Dacia Maraini, Edith Bruck, Liliana Cavani, Michela Murgia, Luciana Littizzetto, Silvia Avallone, Melania Mazzucco, Lia Levi, Andrée Ruth Shammah, Mirella Serri, Stefania Auci, Sabina Guzzanti, Mariolina Coppola, Serena Dandini, Fiorella Mannoia: sono loro le firmatarie di un appello per la scelta di una donna al ruolo di Presidente della Repubblica Italiana.
L’appello ha fatto molto discutere – come avviene di solito quando in gioco c’è una proposta importante. L’Italia non ha mai avuto una donna presidente della Repubblica: poche sono state le donne che hanno ricoperto un ruolo importante a livello istituzionale. La mia età mi permette di ricordare molto bene la nomina a presidente della Camera dei Deputati di Nilde Jotti, o i diversi incarichi di ministro affidati a Tina Anselmi.
In una indagine condotta un anno fa dal Sole-24 ore (vedi), al netto dunque dell’ultimo Governo Draghi, le donne che hanno ricoperto incarichi istituzionali sono state solo il 6,5% del totale. La situazione è solo di poco migliore a livello regionale e comunale, dove le elette superano di poco il 20%. Per non parlare della ghettizzazione: si contano sulla punta delle dita di una mano, e non servono neppure tutte, i casi di donne messe a capo di ministeri non strettamente legati alla cura, come gli affari sociali, l’istruzione, le pari opportunità.
Si tratta di problematiche molto complesse, per le quali c’è bisogno di dotarsi di interpretazioni non banali.
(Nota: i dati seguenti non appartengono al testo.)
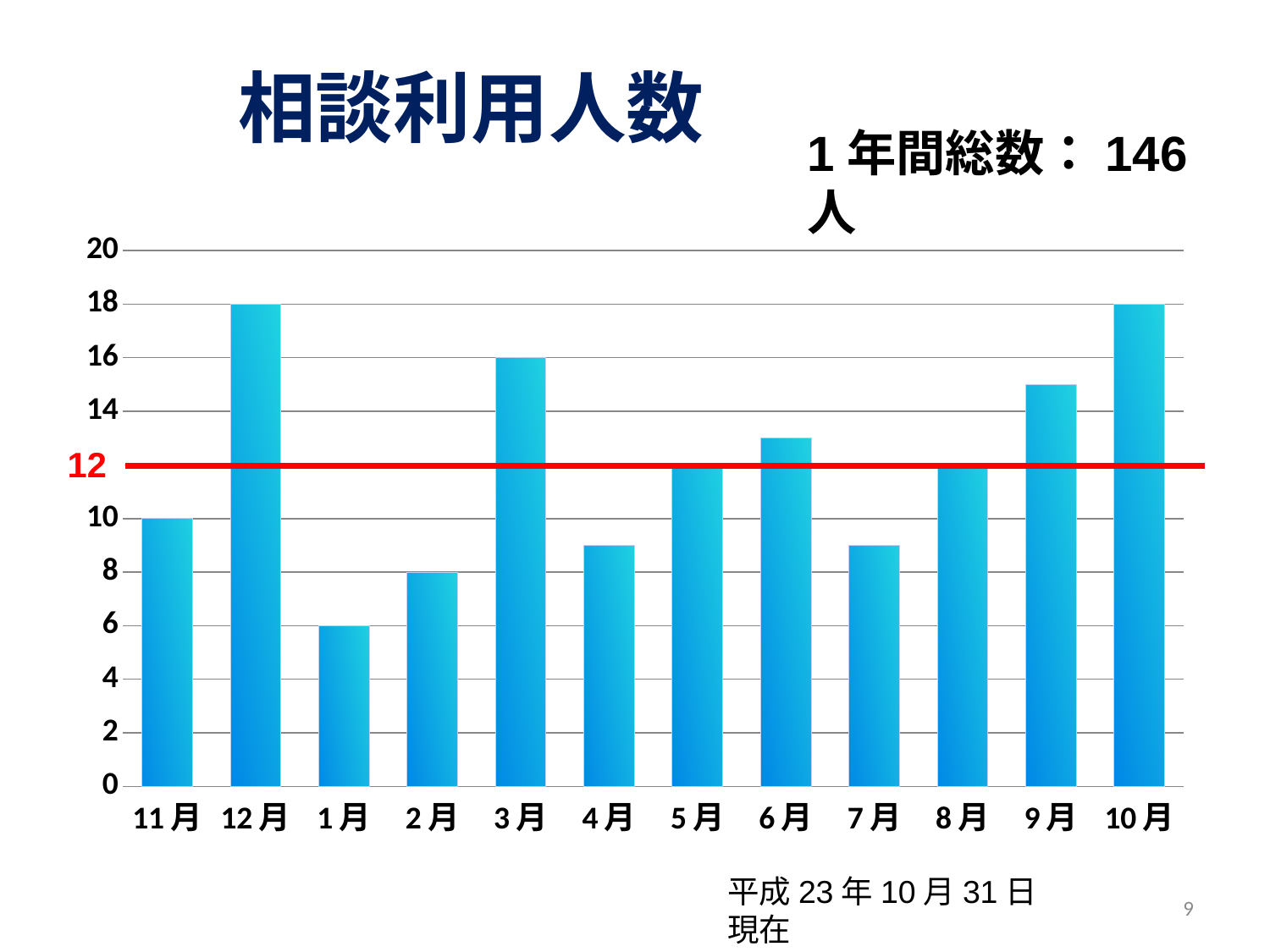
Is the value for 4月 greater or less than 10? less How many months are plotted on the x axis? 12 What is the difference between the values for 12月 and 1月? 12 Which month has the lowest value? 1月 Which is larger, the value for 3月 or the value for 11月? 3月 What is the value for 3月? 16 What is the title of the chart? 相談利用人数 At what value is the red horizontal line drawn across the chart? 12 What is the value for 12月? 18 What kind of chart is shown on the slide? bar chart What is the value for 11月? 10 What is the value for 1月? 6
Al di là delle questioni di merito, per una donna le difficoltà di affermazione in politica sono maggiori, sia per l’assenza di serie reti di tutela e sostegno rispetto ai carichi familiari, sia per le dinamiche di chiusura operate con sapienza da chi non è disponibile a lasciarsi spodestare.
Per parte mia, sono dell’avviso che la discussione più efficace debba ruotare non attorno al sesso del nuovo candidato alla Presidenza della Repubblica, bensì attorno ad alcuni nomi e cognomi di peso: Marta Cartabia, innanzi tutto, su cui potrebbero convergere i consensi di molti (anche se un po’ troppo segnata dal suo approccio anti-abortista e contrario al concetto di famiglia allargata), Anna Finocchiaro, Rosy Bindi, Roberta Pinotti, Elisabetta Belloni. Per Emma Bonino forse è troppo tardi.
Vediamo come si evolve il dibattito: un dibattito a cui le donne sono chiamate a partecipare in prima persona.